Eleven draft-eligible Buckeyes participated in Ohio State’s Pro Day March 23.

Zach Harrison was not one of them.

The defensive end and Lewis Center, Ohio, native chose to come back to Columbus for his senior season and said his path — albeit a long one — is his own.

“Everybody comes in with the mindset of, ‘I’m going to go to college for three years and head to the NFL,’ and that’s not reality,” Harrison said. “Everybody has different stories and realizing that’s not my story — my story is to come back for my senior year and play ball.”

Harrison returns to Ohio State looking to improve his all-around skills and help lead an evolving Buckeye defense steeped in tradition.

“I still have a lot of areas to improve in and I want to improve in every area I can,” Harrison said. “I want the junior Zach to pale in comparison to senior Zach, and that’s what I’m working towards.”

“Junior Zach” set career-high marks in tackles, tackles for loss, sacks, forced fumbles and passes defended in 2021.

Despite a career year, Harrison said last season’s defensive performance as a unit didn’t meet the goals and expectations the group had for themselves.

“We definitely know that we weren’t what we were supposed to be,” Harrison said. “When the term ‘Silver Bullet’ gets thrown around, we kind of took that for granted. We’re taking it more personal now.”

Ohio State’s revamped defense, led by new defensive coordinator Jim Knowles, is still in “early stages,” according to Harrison.

Harrison said experience and game reps are very valuable in preparing for offenses amidst a changing defensive outlook.

“Experience is the greatest teacher, so we all have a little bit under our belt,” Harrison said. “We know what to expect and we know what to work towards.”

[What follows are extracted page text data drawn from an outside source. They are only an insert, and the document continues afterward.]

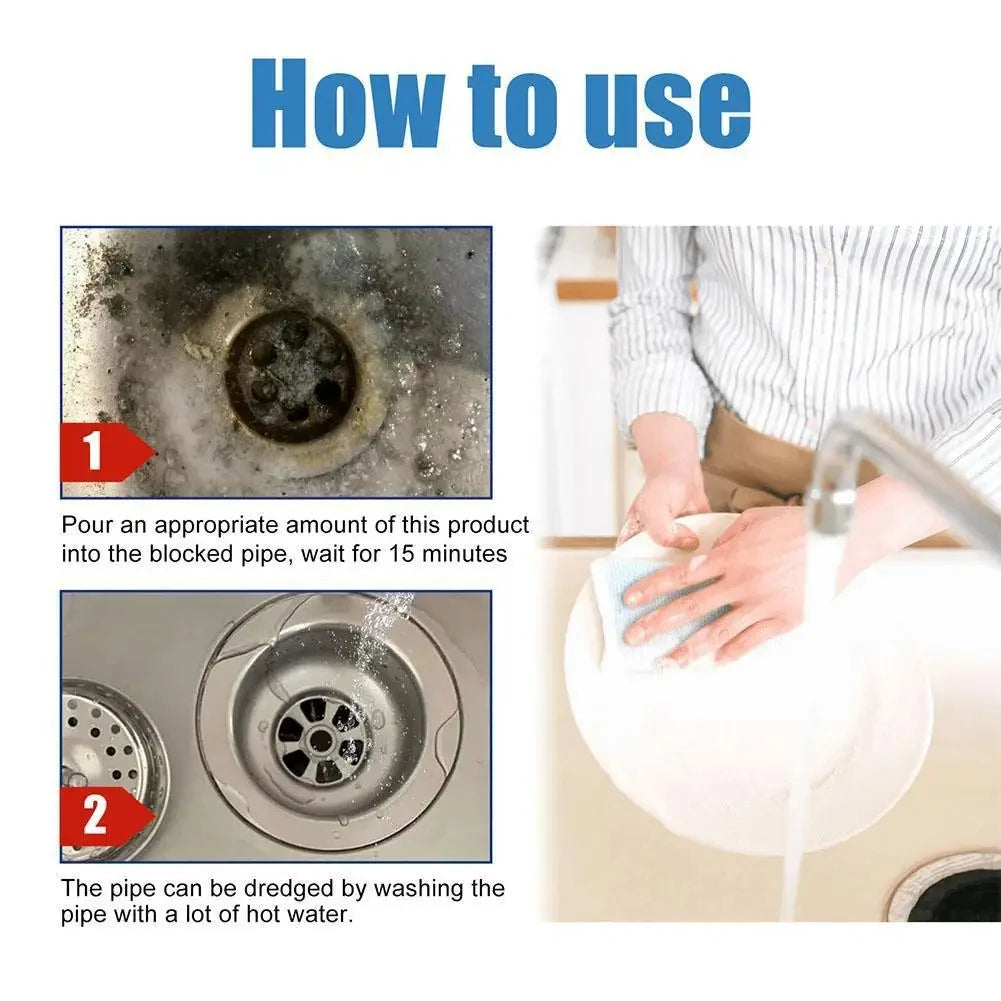 How to use

1

Pour an appropriate amount of this product into the blocked pipe, wait for 15 minutes

2

The pipe can be dredged by washing the pipe with a lot of hot water.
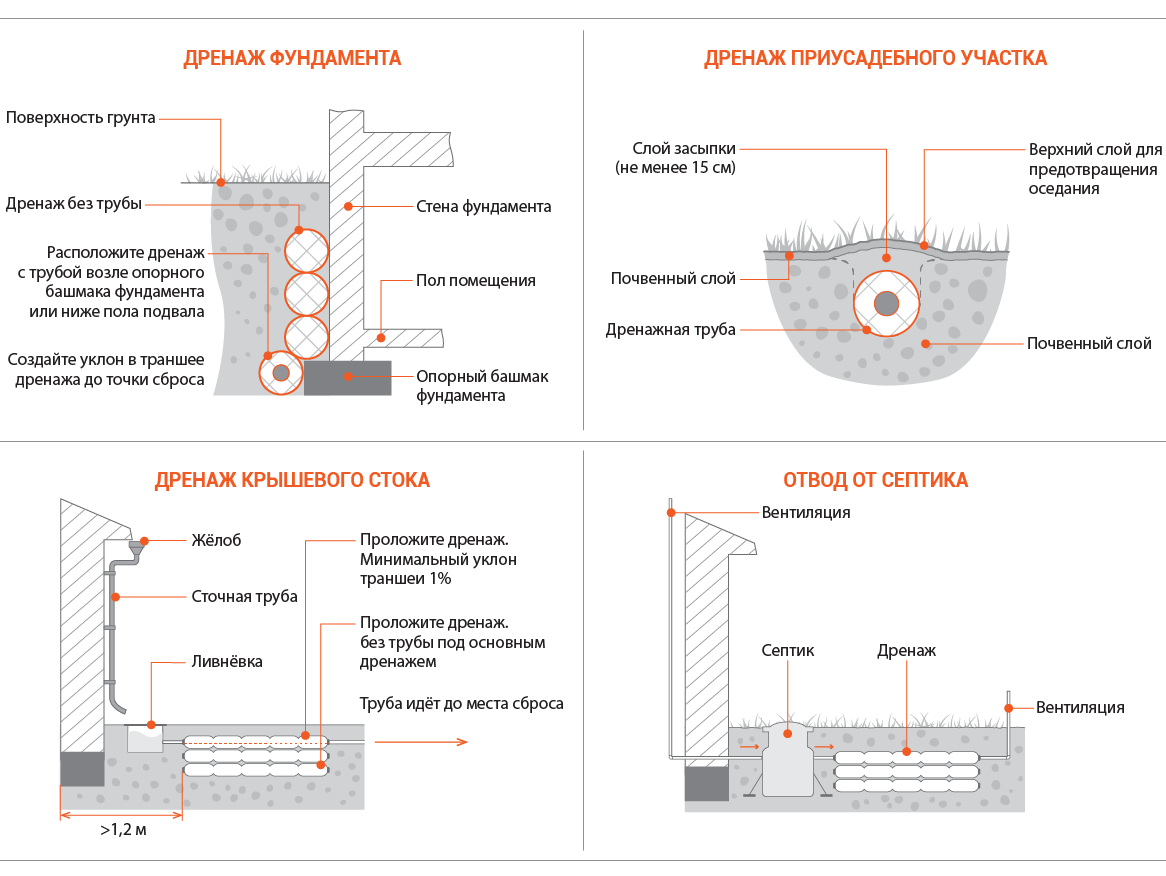 ДРЕНАЖ ФУНДАМЕНТА

Поверхность грунта

Дренаж без трубы

Расположите дренаж с трубой возле опорного башмака фундамента или ниже пола подвала

Создайте уклон в траншее дренажа до точки сброса

Стена фундамента

Пол помещения

Опорный башмак фундамента

ДРЕНАЖ ПРИУСАДЕБНОГО УЧАСТКА

Слой засыпки (не менее 15 см)

Верхний слой для предотвращения оседания

Почвенный слой

Дренажная труба

Почвенный слой

ДРЕНАЖ КРЫШЕВОГО СТОКА

Жёлоб

Сточная труба

Ливнёвка

Проложите дренаж. Минимальный уклон траншеи 1%

Проложите дренаж. без трубы под основным дренажем

Труба идёт до места сброса

>1,2 м

ОТВОД ОТ СЕПТИКА

Вентиляция

Септик

Дренаж

Вентиляция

Harrison noted a key difference between his first year and now: younger Buckeyes like sophomores defensive linemen J.T. Tuimoloau and Jack Sawyer come into their second year with additional game experience to draw from, which allows them to be conscious of their training efforts and evaluate their performance.

“We know when we’re hitting on all cylinders and we know when we’re not,” Harrison said. “We can be open about it and call each other out. We know what it’s supposed to look like.”

Graduate defensive tackle Jerron Cage said a new “energy” has developed with defensive adjustments and the feeling around the program has changed.

“The whole vibe is just different,” Cage said. “It’s not only that the coaches can see it — it’s them showing it to us so we can see it.”

Harrison said he’s recovered well from a “little” injury sustained in the fourth quarter of No. 10 Ohio State’s 48-45 victory over No. 7 Utah in the Rose Bowl Jan. 1. He said he is excited about the possibility of helping reinvigorate a storied defense.

“We know that there’s a standard guys set at Ohio State before we were even born, and we’re the next step to hold that legacy and hold that standard, and we take pride in that,” Harrison said. “All of us know that’s what we got to get to.”